Directions for this task → Reproduce the data word for word, starting at the line that contains "Does the photograph" and continuing through the last line of the data, both ends included.
··· Data to process
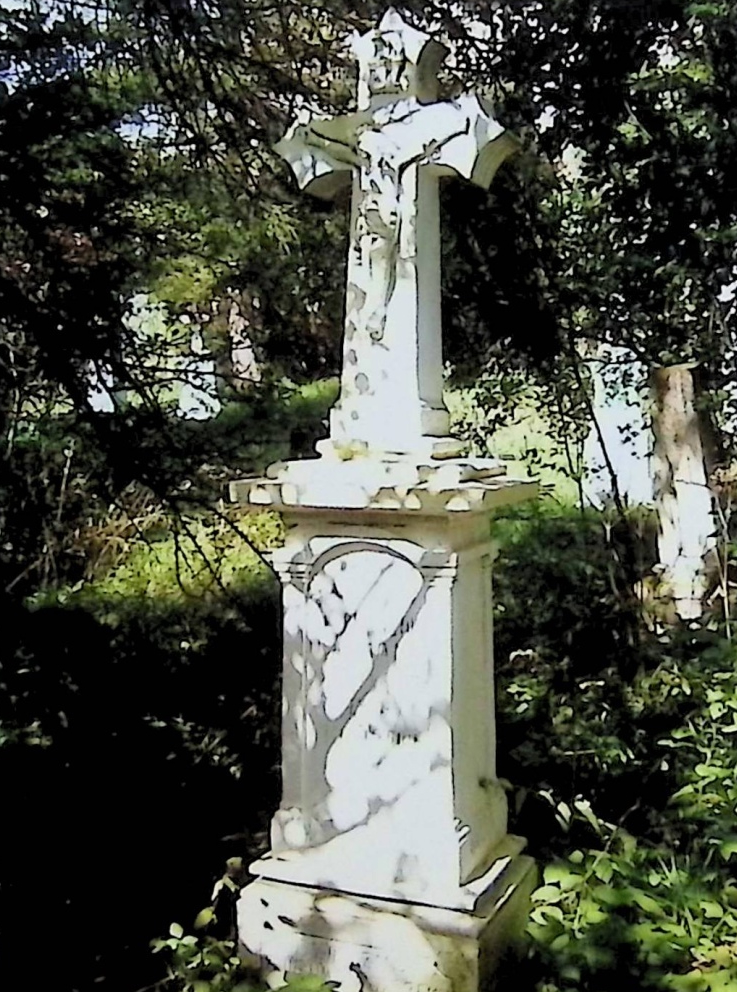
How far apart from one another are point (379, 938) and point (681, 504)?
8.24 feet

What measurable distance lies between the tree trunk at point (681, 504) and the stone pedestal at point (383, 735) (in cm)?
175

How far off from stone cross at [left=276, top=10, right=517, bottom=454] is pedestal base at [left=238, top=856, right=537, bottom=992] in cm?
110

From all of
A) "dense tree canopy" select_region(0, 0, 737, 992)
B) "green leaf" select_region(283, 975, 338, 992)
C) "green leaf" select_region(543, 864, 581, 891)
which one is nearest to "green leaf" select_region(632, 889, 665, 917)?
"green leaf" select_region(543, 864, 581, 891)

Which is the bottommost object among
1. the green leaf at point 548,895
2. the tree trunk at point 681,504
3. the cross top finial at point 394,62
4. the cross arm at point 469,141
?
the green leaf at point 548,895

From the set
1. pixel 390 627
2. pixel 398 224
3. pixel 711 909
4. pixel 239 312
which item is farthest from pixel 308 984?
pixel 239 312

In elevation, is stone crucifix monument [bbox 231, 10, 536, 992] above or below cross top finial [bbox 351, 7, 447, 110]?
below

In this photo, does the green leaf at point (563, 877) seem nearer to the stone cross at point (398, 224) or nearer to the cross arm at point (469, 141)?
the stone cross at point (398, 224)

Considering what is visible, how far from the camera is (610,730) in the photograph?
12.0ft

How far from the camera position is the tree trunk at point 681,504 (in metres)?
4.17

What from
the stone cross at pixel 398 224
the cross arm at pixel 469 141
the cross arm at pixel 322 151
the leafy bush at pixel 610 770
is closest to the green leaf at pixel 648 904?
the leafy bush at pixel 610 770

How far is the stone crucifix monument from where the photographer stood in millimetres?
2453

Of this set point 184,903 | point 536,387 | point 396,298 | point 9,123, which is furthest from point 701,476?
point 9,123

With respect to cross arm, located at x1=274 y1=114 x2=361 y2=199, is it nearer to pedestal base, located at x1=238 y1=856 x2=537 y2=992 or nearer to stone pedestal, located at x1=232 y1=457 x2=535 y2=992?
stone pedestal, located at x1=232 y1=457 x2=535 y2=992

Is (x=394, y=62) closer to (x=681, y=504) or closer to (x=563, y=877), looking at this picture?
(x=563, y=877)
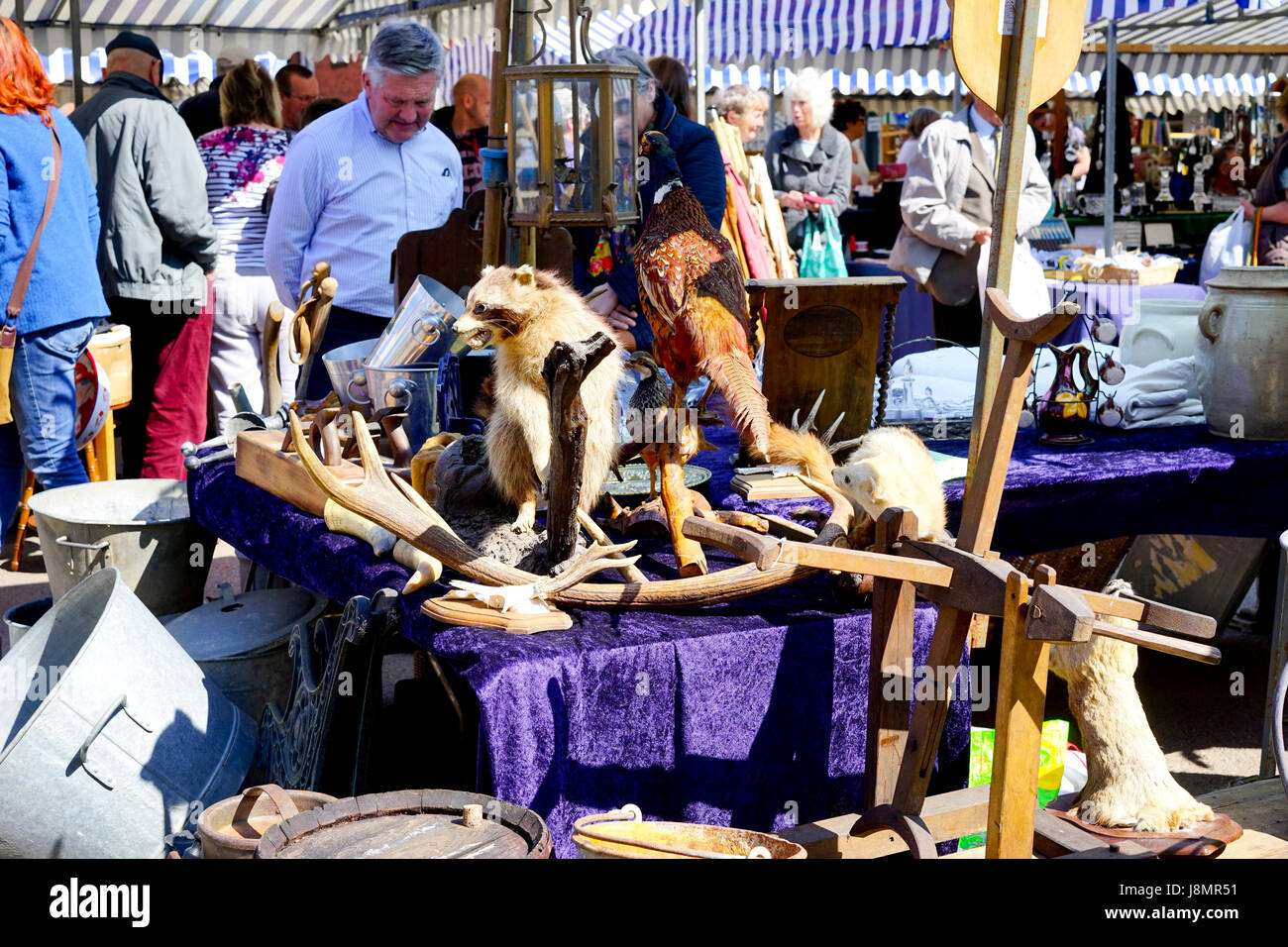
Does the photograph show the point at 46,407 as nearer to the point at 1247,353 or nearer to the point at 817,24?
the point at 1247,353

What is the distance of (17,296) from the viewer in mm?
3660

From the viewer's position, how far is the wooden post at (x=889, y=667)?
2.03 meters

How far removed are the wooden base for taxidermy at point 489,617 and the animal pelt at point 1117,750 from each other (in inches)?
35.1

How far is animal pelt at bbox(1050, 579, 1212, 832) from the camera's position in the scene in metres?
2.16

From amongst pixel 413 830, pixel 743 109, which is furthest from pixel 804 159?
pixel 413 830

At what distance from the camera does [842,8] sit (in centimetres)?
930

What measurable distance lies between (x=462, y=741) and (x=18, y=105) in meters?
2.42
······
Written response →
Does the photograph show the point at 46,407 as nearer to the point at 1247,353 or nearer to the point at 817,24?
the point at 1247,353

What is the distance of (17,296) from the viewer in mm?
3660

From the viewer's position, how far is the wooden post at (x=889, y=667)?
2.03 meters

How far removed are the wooden base for taxidermy at point 489,617 and the animal pelt at point 1117,750 from each other (in inches)?
35.1

How far is animal pelt at bbox(1050, 579, 1212, 832) from the camera's position in the scene in metres?
2.16

From amongst pixel 413 830, pixel 743 109, which is furthest from pixel 804 159?
pixel 413 830

At what distance from the camera does [842,8] sit (in centimetres)?
930

What measurable distance lies between (x=462, y=741) and (x=18, y=105) in meters?
2.42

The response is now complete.